▶ Task requirements: Can you rewrite the items from the line containing "Is vegetation on bank box=[0, 41, 60, 61]" through the line containing "3. stone building, located", changing "sequence" to "order" and leaving everything else the same?

────────

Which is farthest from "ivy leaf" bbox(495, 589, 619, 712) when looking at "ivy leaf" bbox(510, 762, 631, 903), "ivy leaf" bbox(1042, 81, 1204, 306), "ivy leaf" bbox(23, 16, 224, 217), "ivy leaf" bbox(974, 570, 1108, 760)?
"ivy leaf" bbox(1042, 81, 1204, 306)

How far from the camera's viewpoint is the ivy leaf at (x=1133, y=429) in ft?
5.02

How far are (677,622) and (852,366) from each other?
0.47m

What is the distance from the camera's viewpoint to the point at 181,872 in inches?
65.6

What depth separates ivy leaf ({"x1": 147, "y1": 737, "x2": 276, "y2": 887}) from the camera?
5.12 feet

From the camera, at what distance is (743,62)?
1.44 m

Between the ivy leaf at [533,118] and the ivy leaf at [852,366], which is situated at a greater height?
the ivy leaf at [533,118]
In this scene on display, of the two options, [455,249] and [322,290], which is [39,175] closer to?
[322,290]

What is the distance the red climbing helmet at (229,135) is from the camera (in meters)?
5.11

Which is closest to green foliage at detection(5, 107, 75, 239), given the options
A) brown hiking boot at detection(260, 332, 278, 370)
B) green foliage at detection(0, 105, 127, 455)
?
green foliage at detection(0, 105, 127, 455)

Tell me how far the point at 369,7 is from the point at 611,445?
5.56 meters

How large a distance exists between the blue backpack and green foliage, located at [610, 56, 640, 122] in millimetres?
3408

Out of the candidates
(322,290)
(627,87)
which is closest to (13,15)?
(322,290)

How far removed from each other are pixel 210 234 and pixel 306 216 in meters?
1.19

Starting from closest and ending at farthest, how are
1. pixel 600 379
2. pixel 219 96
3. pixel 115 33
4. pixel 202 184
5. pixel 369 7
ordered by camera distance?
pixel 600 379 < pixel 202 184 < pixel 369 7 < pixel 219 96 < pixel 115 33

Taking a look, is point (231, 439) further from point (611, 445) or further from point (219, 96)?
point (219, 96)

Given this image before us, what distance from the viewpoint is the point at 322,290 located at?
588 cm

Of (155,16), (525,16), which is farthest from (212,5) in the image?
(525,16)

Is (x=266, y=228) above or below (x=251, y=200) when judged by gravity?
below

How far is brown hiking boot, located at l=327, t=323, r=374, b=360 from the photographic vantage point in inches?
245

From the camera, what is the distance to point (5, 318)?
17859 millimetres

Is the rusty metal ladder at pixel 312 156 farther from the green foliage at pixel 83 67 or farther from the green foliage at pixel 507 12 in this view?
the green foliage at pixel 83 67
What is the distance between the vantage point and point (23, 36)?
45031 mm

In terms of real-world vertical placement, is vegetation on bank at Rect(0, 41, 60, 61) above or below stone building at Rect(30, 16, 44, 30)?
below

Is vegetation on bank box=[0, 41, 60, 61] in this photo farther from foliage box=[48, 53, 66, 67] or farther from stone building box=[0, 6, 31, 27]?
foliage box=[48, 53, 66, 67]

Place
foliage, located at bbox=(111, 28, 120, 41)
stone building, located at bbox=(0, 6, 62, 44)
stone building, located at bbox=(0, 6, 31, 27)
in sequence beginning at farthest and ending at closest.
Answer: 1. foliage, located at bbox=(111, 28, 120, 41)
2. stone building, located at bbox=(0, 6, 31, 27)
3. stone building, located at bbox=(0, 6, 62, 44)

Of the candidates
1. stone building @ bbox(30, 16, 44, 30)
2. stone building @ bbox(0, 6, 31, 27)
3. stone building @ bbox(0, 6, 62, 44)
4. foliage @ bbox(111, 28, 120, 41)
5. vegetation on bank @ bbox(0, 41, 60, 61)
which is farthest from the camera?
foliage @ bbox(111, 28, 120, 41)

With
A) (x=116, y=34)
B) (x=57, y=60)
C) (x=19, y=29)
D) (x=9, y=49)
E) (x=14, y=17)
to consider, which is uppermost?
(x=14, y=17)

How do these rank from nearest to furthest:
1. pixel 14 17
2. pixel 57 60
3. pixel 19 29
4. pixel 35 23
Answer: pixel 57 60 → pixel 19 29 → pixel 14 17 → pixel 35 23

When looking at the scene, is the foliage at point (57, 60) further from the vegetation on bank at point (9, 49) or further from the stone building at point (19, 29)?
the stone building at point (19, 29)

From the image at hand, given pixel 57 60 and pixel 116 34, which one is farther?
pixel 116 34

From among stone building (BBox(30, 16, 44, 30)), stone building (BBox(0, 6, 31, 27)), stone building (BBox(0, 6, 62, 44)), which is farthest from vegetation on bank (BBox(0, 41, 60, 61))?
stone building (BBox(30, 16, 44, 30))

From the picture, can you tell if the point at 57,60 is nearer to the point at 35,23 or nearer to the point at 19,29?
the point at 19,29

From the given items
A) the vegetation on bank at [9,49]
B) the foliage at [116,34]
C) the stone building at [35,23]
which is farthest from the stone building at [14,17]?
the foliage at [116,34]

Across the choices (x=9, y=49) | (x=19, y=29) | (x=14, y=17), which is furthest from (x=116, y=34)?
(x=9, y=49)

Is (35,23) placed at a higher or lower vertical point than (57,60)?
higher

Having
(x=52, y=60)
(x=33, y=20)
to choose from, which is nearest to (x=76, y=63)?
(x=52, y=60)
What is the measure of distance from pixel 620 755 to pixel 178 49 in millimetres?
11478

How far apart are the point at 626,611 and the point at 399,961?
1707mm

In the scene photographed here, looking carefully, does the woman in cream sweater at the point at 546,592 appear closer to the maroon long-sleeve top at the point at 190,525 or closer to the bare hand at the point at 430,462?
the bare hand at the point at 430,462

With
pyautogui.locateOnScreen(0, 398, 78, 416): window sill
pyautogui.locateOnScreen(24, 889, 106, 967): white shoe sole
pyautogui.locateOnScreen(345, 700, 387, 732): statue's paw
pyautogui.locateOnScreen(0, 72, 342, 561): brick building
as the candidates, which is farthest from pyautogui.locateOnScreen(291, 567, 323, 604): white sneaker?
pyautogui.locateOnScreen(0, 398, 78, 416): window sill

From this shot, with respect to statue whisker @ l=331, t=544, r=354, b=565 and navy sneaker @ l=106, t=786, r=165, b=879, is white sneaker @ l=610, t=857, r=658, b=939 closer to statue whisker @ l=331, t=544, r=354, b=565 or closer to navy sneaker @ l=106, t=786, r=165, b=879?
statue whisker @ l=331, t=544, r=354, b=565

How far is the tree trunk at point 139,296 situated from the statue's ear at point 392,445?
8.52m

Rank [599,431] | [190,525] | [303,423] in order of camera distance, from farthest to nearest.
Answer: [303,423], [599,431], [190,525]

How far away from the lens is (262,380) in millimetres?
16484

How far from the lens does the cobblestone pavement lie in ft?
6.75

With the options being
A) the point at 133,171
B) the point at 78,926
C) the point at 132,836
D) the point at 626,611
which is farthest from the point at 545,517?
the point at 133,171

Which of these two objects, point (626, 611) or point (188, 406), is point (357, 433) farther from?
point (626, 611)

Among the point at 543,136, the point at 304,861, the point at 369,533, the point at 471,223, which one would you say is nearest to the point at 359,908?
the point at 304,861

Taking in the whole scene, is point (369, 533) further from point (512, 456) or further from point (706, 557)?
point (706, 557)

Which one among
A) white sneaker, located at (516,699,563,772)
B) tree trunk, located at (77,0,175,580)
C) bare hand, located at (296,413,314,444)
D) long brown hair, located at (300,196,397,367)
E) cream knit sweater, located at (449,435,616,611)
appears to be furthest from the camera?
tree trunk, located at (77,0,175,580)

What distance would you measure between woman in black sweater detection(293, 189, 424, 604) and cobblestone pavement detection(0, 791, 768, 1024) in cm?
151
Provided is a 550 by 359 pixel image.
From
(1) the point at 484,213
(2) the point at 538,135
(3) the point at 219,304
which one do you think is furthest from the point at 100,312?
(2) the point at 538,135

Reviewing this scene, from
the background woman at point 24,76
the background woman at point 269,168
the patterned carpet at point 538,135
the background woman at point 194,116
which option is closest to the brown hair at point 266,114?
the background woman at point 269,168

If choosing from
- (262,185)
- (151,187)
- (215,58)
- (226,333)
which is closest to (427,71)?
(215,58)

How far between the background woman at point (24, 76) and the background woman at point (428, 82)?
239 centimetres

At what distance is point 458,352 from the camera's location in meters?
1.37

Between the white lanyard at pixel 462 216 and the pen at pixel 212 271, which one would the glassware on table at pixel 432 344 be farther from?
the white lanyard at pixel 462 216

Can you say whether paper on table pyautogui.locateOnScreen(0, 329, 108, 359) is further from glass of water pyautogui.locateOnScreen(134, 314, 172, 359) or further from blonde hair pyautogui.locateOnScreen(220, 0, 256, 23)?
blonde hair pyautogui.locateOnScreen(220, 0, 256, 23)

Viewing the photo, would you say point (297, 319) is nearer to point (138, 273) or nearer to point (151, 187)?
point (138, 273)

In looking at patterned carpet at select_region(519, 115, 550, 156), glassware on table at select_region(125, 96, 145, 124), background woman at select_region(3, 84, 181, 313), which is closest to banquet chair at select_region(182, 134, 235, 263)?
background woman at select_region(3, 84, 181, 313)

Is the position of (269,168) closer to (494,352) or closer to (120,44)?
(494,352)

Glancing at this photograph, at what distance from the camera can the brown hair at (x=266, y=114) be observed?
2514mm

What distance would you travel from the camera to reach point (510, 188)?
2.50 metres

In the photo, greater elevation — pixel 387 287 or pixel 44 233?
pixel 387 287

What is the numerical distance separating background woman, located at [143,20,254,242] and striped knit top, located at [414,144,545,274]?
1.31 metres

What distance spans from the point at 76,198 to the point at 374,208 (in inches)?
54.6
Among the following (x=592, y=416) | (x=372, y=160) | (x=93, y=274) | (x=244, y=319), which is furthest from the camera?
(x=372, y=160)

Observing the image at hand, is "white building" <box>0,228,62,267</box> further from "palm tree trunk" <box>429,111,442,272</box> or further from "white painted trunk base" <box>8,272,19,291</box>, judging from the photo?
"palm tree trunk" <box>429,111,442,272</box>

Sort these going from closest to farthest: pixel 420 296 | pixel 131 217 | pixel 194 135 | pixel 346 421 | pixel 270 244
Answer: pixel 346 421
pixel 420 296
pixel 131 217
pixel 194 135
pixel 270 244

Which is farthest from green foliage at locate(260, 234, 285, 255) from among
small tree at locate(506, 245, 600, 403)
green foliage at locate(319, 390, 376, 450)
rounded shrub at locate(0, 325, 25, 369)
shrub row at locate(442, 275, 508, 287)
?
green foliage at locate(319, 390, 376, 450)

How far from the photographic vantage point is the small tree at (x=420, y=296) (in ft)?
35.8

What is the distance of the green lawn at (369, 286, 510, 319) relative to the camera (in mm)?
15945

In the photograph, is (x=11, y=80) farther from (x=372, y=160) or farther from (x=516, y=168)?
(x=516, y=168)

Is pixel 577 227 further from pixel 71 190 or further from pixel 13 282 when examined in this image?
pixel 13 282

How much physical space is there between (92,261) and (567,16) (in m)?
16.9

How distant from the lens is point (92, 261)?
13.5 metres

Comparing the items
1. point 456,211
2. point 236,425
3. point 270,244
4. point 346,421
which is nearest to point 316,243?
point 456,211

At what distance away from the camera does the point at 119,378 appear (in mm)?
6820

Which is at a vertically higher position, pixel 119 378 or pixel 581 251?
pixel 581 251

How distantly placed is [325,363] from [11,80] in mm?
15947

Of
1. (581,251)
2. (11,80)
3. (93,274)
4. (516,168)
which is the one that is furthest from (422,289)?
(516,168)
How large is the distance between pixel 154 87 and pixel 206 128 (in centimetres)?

────────

▶ Task result:
Is vegetation on bank box=[0, 41, 60, 61] in this photo farther from foliage box=[48, 53, 66, 67] or farther from stone building box=[0, 6, 31, 27]?
foliage box=[48, 53, 66, 67]

Place
foliage, located at bbox=(111, 28, 120, 41)
stone building, located at bbox=(0, 6, 62, 44)
stone building, located at bbox=(0, 6, 31, 27)
in order beginning at farthest and ending at closest.
Answer: 1. foliage, located at bbox=(111, 28, 120, 41)
2. stone building, located at bbox=(0, 6, 31, 27)
3. stone building, located at bbox=(0, 6, 62, 44)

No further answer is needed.